» Written exercise
Could you lay out the rows below as a Markdown table with the columns Number and Entry, starting at the line that has "What is the distance between the" and going through the final row, with blank lines left out?

» Task data
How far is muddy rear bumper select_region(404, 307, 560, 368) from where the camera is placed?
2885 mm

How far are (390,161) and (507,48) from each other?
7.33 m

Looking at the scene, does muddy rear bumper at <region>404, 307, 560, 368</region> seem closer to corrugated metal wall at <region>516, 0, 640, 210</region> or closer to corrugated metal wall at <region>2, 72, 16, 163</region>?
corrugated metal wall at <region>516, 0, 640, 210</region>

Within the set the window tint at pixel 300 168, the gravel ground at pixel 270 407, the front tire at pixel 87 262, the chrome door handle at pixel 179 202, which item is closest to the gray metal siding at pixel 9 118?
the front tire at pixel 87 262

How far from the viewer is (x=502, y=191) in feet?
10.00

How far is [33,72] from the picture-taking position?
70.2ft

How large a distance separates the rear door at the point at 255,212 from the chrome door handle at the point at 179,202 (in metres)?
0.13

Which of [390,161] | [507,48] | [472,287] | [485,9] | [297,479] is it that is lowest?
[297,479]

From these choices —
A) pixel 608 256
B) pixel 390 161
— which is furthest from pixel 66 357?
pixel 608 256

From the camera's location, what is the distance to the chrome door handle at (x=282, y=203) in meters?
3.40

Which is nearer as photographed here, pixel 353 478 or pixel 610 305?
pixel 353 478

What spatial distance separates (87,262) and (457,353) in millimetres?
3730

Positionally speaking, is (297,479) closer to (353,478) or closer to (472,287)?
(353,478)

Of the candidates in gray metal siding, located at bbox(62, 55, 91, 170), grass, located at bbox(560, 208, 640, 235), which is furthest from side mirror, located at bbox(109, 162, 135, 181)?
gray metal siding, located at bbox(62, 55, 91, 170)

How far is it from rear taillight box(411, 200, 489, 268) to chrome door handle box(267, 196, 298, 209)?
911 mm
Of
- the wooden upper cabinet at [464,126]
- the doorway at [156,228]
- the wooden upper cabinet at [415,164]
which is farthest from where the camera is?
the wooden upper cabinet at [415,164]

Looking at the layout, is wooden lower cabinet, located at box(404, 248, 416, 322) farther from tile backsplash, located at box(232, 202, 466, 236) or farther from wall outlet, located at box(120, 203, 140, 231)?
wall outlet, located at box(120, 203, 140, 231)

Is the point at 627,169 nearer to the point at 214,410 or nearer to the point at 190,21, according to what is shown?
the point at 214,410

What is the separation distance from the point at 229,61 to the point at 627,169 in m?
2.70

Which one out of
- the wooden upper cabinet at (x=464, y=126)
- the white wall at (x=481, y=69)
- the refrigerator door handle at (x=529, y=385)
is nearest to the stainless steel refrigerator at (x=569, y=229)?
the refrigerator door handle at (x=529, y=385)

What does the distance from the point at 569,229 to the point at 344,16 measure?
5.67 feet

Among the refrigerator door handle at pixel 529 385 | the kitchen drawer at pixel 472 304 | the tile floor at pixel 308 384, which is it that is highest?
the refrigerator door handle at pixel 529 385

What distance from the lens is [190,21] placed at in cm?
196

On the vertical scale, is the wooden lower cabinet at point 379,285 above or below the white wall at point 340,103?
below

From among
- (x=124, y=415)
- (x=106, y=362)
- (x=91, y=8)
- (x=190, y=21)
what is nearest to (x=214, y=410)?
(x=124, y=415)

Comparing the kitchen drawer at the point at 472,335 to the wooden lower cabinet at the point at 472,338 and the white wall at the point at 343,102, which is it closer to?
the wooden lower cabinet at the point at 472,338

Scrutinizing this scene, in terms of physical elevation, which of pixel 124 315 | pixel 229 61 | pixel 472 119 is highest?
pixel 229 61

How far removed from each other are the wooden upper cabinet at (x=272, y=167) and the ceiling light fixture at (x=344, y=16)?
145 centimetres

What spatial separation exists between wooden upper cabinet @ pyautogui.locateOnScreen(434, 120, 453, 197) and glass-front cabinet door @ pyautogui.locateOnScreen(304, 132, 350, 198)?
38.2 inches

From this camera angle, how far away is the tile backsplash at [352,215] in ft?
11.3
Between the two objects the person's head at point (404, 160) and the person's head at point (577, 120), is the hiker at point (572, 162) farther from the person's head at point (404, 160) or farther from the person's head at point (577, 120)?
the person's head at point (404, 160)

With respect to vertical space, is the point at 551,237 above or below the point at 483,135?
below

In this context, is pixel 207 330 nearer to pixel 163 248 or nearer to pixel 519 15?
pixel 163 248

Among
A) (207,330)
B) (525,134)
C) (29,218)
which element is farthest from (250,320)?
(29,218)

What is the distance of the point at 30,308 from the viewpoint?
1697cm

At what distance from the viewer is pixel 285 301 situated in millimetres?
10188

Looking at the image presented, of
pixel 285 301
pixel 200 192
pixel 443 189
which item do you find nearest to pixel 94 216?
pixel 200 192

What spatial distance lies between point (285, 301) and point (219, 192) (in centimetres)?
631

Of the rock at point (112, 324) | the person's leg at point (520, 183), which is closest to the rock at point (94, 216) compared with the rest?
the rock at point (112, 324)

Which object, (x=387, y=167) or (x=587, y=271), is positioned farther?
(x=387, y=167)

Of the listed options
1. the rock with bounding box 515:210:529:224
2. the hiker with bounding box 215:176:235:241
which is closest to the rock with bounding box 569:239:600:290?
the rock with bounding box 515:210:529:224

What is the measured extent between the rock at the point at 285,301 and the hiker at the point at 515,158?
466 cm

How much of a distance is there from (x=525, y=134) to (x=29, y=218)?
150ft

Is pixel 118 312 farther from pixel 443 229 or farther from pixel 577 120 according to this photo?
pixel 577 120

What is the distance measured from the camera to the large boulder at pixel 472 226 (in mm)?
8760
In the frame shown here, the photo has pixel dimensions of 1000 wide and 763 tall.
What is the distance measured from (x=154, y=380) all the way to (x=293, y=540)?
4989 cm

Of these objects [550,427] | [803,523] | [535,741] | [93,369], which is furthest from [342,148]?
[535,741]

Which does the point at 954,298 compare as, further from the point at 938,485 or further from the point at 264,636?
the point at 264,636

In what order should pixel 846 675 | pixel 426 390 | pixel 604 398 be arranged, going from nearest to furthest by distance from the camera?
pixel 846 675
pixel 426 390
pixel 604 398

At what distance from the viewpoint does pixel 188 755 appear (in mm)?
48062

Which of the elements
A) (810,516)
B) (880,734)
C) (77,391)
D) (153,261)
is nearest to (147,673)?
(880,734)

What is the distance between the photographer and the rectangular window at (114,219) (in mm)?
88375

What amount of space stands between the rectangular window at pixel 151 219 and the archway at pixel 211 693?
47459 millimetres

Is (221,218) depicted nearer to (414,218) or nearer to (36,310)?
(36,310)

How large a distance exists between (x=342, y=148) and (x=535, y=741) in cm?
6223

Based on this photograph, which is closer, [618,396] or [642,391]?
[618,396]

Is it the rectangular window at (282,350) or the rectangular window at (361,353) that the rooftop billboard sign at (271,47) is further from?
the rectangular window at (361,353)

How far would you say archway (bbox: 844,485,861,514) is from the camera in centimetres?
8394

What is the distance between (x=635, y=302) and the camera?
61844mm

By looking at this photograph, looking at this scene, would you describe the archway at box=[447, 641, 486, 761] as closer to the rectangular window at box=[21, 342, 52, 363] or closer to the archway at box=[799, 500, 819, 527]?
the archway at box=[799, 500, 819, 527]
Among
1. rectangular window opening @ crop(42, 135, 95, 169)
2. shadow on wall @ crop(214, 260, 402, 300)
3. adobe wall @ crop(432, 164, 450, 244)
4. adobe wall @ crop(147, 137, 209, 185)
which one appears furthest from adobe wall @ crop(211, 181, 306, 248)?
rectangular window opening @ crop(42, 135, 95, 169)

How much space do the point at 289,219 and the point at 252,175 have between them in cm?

» Correct answer
| Number | Entry |
|---|---|
| 1 | What is the distance between the photographer and the rectangular window at (114,219) (in mm)? |
| 2 | 88375 |
| 3 | What amount of space stands between the rectangular window at pixel 151 219 and the archway at pixel 211 693? |
| 4 | 47459 millimetres |
| 5 | Is (221,218) depicted nearer to (414,218) or nearer to (36,310)? |
| 6 | (36,310) |
| 7 | How large a distance exists between (x=342, y=148) and (x=535, y=741) in cm? |
| 8 | 6223 |
| 9 | Based on this photograph, which is closer, [618,396] or [642,391]? |
| 10 | [618,396] |
| 11 | Is it the rectangular window at (282,350) or the rectangular window at (361,353) that the rooftop billboard sign at (271,47) is further from? |
| 12 | the rectangular window at (361,353) |
| 13 | How far would you say archway (bbox: 844,485,861,514) is from the camera in centimetres? |
| 14 | 8394 |
| 15 | What is the distance between (x=635, y=302) and the camera? |
| 16 | 61844mm |
| 17 | By looking at this photograph, looking at this scene, would you describe the archway at box=[447, 641, 486, 761] as closer to the rectangular window at box=[21, 342, 52, 363] or closer to the archway at box=[799, 500, 819, 527]? |
| 18 | the archway at box=[799, 500, 819, 527] |
| 19 | Among |
| 20 | 1. rectangular window opening @ crop(42, 135, 95, 169) |
| 21 | 2. shadow on wall @ crop(214, 260, 402, 300) |
| 22 | 3. adobe wall @ crop(432, 164, 450, 244) |
| 23 | 4. adobe wall @ crop(147, 137, 209, 185) |
| 24 | which one appears furthest from adobe wall @ crop(211, 181, 306, 248)? |
| 25 | rectangular window opening @ crop(42, 135, 95, 169) |
| 26 | How much space do the point at 289,219 and the point at 252,175 have between them in cm? |